- **Task item**
Please restate the data that follows word for word, with the pictures left out.

Saved data entries:

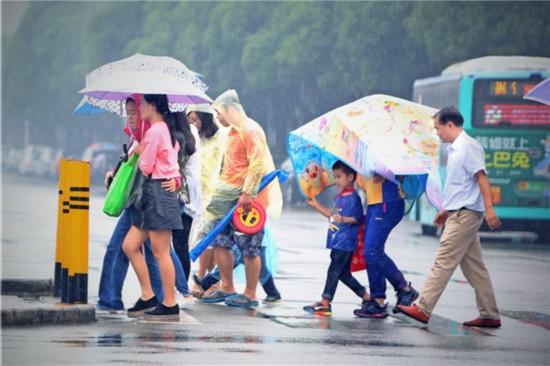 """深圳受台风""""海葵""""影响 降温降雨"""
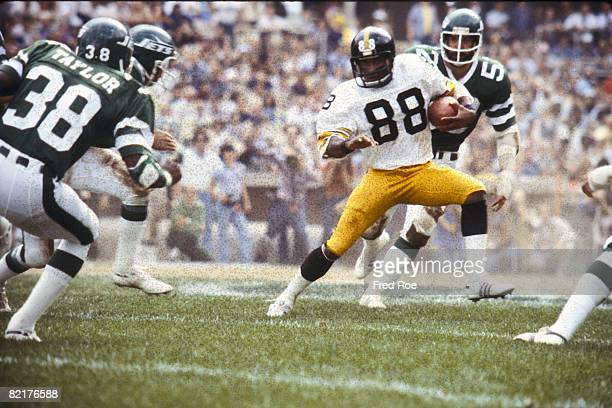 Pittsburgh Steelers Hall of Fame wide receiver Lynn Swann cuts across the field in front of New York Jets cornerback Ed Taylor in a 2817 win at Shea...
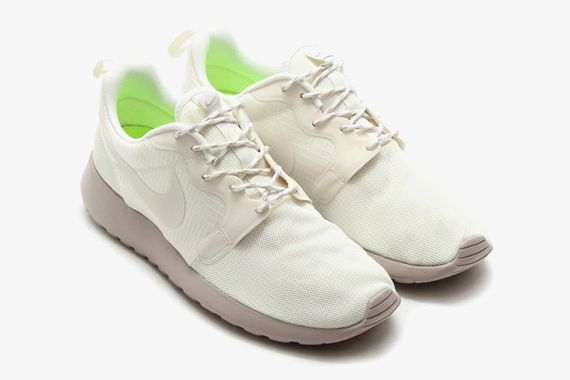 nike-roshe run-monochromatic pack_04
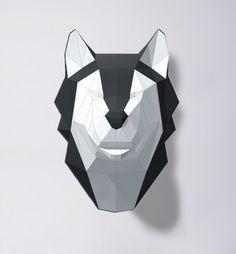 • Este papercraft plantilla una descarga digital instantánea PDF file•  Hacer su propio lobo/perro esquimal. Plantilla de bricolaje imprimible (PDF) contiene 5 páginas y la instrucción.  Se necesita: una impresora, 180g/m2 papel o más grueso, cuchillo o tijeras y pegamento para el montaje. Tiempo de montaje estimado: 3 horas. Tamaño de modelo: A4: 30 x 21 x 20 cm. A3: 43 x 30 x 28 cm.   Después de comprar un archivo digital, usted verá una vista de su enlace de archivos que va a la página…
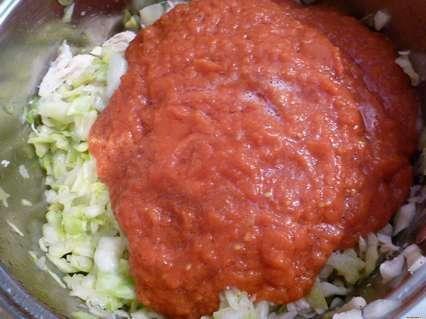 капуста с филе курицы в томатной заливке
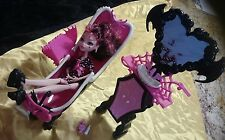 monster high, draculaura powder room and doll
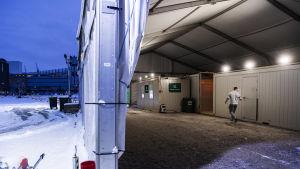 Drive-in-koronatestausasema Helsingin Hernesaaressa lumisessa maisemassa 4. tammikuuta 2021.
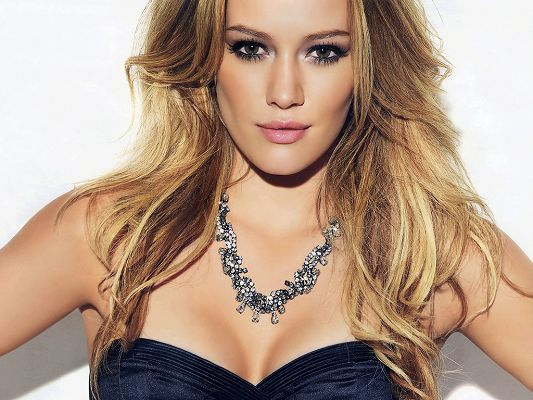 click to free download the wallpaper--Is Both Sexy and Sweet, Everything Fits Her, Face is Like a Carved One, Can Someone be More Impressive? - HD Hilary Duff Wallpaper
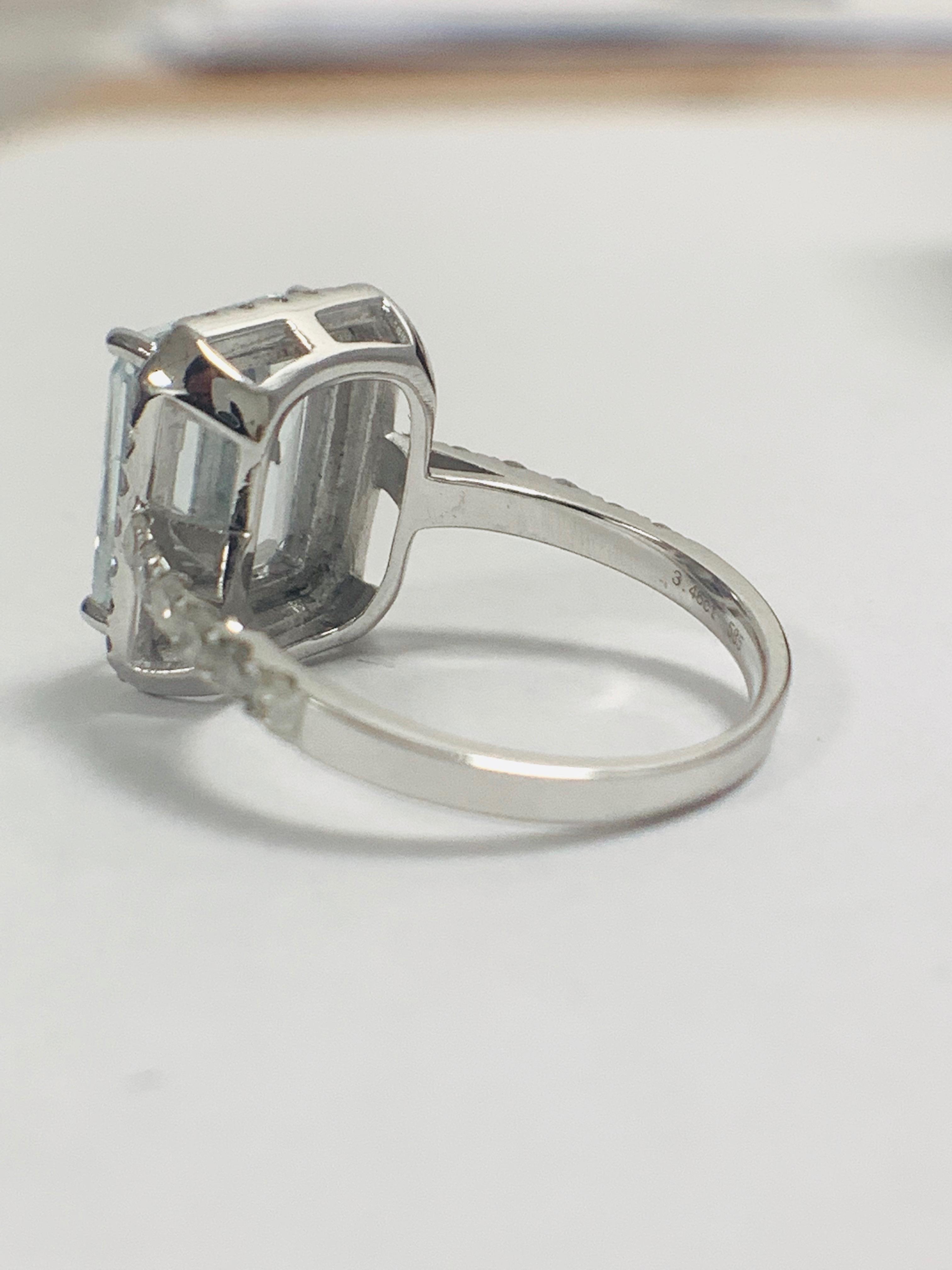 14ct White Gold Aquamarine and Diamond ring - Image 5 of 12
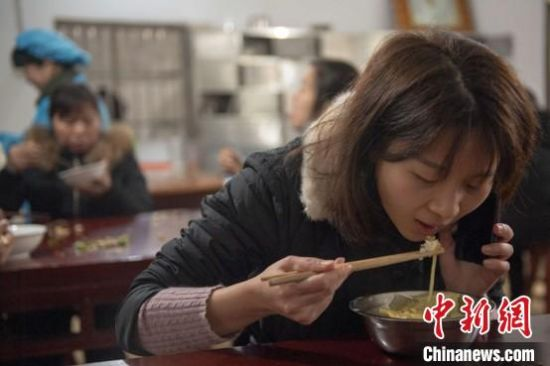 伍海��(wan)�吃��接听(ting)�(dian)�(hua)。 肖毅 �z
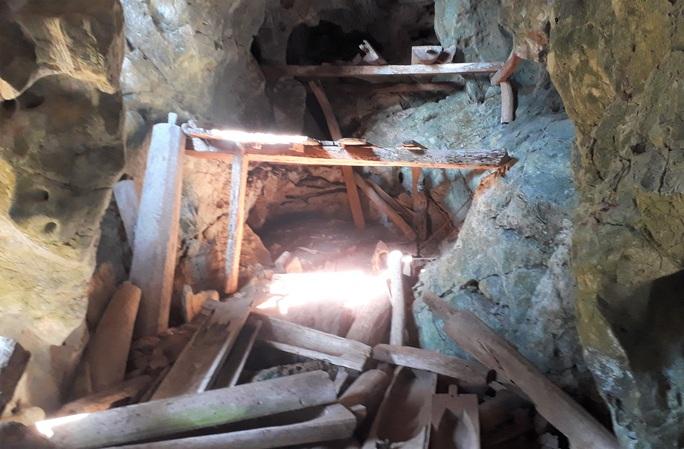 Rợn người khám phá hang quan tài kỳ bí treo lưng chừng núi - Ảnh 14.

- **Output**
 """深圳受台风""""海葵""""影响 降温降雨"""
 Pittsburgh Steelers Hall of Fame wide receiver Lynn Swann cuts across the field in front of New York Jets cornerback Ed Taylor in a 2817 win at Shea...
 nike-roshe run-monochromatic pack_04
 • Este papercraft plantilla una descarga digital instantánea PDF file•  Hacer su propio lobo/perro esquimal. Plantilla de bricolaje imprimible (PDF) contiene 5 páginas y la instrucción.  Se necesita: una impresora, 180g/m2 papel o más grueso, cuchillo o tijeras y pegamento para el montaje. Tiempo de montaje estimado: 3 horas. Tamaño de modelo: A4: 30 x 21 x 20 cm. A3: 43 x 30 x 28 cm.   Después de comprar un archivo digital, usted verá una vista de su enlace de archivos que va a la página…
 капуста с филе курицы в томатной заливке
 monster high, draculaura powder room and doll
 Drive-in-koronatestausasema Helsingin Hernesaaressa lumisessa maisemassa 4. tammikuuta 2021.
 click to free download the wallpaper--Is Both Sexy and Sweet, Everything Fits Her, Face is Like a Carved One, Can Someone be More Impressive? - HD Hilary Duff Wallpaper
 14ct White Gold Aquamarine and Diamond ring - Image 5 of 12
 伍海��(wan)�吃��接听(ting)�(dian)�(hua)。 肖毅 �z
 Rợn người khám phá hang quan tài kỳ bí treo lưng chừng núi - Ảnh 14.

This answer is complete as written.